Exercice à traiter: Recopiez fidèlement, s'il vous plaît, le passage de l'extrait sur la cooptation qui s'ouvre sur les mots « La vraie question » et se clôt sur « un marché caché. ».

Absolument pas, la cooptation N’EST PAS synonyme de marché caché!

Si l’on est vraiment joueur, on va peut-être attendre 5, voire 10 jours ouvrés avant de publier l’annonce, c’est la norme dans certaines entreprises, juste pour laisser le temps aux candidats internes de se déclarer. Et là peut-être qu’effectivement un CV va arriver avant les autres. Mais dans les faits, la plupart des rôles remplis par cooptation sont visibles par tous, que ce soit sur les sites carrières, les joboards…Pour les managers qui me lisent, combien d’entre vous ont pesté contre ce délai d’attente, pensez à la tête que vous auriez faite si on vous avait dit “non, finalement on ne l’ouvre pas, on va plutôt attendre une cooptation…”

La vraie question est : est-ce que tout ça en cumulé donne de quoi remplir un verre à Mojito, niveau glaçons?

Possible, mais de quoi faire de Kate Winslet une future veuve, on peut légitimement avoir de gros doutes. 10–20%? Pourquoi pas, encore une fois difficile sans une vraie étude. 60, 70, 95% en revanche….

Pas d’étude sérieuse, mais j’ai tout de même essayé d’analyser si, bien malgré moi, j’avais un marché caché.

Même si ce n’est pas forcément représentatif, on parle tout de même de plus de 20 000 candidats et de plusieurs centaines de postes pourvus sur les deux années 2015–2016, et au niveau européen. Sans être l’Atlantique, c’est mon bocal, je devrais tout de même pouvoir y débusquer un poisson rouge à défaut de baleine.

Résultats de l’analyse :

  1. Sur tous nos rôles recrutés par cooptation, seuls trois n’ont pas fait l’objet d’une publication externe au moins sur notre site carrière — site repris automatiquement sur Linkedin et Indeed. Deux stagiaires, et un rôle de management. Pas de marché caché sur la cooptation, elle représente plus de 20% de nos recrutements et jusqu’à 30 dans certains domaines précis.

Données fournies:
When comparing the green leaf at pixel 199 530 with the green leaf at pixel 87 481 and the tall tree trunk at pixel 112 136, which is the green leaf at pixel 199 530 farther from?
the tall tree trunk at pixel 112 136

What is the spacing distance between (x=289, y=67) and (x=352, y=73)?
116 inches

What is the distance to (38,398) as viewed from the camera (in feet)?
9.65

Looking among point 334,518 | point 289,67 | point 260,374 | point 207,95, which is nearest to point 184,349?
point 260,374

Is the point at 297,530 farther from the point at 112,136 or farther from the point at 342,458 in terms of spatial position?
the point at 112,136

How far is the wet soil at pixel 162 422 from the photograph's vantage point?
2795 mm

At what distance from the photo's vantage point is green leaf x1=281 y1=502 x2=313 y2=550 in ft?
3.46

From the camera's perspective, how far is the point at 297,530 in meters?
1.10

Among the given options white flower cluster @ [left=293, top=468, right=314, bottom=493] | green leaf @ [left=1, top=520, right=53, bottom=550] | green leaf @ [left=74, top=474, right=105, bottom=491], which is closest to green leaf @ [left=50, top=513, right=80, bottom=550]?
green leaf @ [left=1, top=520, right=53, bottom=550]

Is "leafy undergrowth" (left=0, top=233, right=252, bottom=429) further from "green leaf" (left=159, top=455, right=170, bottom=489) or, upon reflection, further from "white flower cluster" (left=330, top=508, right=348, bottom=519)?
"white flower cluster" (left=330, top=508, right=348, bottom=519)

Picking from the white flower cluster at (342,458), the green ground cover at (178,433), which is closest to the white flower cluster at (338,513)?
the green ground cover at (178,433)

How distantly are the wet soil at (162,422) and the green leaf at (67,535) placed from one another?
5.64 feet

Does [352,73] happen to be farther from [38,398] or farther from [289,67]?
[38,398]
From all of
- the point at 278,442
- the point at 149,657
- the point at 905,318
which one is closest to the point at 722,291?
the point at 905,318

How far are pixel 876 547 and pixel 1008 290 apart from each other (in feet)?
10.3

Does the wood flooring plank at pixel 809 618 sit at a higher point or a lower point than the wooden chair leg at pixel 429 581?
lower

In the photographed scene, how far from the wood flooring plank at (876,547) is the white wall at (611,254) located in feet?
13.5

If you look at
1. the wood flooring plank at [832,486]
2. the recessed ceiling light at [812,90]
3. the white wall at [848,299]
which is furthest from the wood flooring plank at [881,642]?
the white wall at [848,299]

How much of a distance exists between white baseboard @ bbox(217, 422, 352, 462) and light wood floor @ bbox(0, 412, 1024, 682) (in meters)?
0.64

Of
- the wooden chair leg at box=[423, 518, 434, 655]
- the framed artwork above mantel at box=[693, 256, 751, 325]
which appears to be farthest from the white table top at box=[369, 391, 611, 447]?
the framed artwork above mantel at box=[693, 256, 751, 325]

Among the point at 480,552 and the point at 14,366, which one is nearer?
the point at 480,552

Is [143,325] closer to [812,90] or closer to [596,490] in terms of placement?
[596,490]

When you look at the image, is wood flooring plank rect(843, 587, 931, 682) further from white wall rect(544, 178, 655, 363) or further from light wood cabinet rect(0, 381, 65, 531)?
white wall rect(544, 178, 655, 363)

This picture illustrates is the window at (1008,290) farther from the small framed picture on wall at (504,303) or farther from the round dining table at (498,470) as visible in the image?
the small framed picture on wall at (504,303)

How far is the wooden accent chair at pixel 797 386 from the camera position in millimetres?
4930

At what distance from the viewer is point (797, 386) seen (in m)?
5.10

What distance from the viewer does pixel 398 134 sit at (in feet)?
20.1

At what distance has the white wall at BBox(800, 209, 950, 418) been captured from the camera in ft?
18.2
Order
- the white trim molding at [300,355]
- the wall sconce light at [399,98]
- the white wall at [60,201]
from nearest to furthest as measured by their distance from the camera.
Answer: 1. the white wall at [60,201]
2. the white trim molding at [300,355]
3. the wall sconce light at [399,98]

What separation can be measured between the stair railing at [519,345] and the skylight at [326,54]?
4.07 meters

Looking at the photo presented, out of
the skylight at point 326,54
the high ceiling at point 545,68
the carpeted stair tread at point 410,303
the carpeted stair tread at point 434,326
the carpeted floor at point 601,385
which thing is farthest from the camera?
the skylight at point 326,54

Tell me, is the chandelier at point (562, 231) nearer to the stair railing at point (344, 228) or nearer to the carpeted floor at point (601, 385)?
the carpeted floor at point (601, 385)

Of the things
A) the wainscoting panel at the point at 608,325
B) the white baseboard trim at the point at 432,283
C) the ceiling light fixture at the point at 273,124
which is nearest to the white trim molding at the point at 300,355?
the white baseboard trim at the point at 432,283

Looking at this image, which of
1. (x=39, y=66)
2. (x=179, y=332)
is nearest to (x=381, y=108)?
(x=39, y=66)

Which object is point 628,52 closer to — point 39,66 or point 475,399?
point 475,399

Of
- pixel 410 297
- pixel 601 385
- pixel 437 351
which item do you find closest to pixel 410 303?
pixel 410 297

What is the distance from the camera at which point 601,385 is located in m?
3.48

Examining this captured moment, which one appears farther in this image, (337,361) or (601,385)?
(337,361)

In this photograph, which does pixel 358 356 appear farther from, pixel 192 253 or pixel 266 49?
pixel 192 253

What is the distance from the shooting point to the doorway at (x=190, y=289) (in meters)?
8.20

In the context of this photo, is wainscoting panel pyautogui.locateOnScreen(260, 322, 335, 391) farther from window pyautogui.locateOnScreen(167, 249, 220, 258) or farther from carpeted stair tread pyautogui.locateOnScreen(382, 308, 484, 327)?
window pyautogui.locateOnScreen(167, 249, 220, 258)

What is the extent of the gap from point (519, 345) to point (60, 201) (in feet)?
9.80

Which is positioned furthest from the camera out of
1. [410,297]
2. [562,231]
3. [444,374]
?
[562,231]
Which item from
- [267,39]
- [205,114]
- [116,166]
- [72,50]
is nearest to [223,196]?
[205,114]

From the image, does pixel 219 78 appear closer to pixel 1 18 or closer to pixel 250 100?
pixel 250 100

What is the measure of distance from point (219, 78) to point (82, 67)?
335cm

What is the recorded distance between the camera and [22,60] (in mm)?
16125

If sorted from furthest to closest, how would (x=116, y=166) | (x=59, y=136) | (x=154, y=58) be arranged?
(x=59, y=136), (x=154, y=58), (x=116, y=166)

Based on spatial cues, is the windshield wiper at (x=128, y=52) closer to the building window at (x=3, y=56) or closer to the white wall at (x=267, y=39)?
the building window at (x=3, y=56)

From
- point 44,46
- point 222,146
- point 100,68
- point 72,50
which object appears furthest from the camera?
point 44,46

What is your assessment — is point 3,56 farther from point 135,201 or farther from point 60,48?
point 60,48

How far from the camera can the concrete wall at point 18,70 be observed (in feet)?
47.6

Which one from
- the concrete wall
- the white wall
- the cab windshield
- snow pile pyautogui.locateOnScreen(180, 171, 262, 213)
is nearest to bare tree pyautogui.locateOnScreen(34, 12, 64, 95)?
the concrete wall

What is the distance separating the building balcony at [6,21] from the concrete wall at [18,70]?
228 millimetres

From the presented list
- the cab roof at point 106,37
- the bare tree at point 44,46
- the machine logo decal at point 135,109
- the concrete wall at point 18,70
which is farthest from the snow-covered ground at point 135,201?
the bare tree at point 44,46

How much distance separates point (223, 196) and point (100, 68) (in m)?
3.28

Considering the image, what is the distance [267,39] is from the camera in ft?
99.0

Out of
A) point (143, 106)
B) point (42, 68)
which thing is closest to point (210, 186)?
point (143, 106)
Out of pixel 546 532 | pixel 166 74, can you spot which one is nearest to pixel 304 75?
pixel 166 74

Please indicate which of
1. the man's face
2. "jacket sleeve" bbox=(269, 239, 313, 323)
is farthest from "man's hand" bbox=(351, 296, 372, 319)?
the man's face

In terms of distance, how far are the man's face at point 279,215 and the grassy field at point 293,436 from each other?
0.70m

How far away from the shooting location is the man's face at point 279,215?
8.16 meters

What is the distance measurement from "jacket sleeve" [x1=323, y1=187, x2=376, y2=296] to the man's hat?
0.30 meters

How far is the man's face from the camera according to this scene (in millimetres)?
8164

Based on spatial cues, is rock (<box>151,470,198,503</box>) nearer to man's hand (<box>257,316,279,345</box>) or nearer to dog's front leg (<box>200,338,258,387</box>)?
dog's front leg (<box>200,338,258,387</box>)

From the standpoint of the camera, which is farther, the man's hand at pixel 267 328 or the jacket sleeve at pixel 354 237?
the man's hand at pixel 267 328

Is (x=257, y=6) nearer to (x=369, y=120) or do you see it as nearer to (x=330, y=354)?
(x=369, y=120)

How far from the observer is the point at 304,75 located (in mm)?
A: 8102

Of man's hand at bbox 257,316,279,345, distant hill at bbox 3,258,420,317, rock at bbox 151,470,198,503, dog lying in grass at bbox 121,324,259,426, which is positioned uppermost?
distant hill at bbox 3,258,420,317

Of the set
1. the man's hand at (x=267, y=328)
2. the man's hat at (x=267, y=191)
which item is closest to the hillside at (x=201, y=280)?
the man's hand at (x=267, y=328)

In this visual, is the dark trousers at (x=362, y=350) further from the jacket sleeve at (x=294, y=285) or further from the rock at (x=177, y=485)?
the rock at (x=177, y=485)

Réponse:
La vraie question est : est-ce que tout ça en cumulé donne de quoi remplir un verre à Mojito, niveau glaçons?

Possible, mais de quoi faire de Kate Winslet une future veuve, on peut légitimement avoir de gros doutes. 10–20%? Pourquoi pas, encore une fois difficile sans une vraie étude. 60, 70, 95% en revanche….

Pas d’étude sérieuse, mais j’ai tout de même essayé d’analyser si, bien malgré moi, j’avais un marché caché.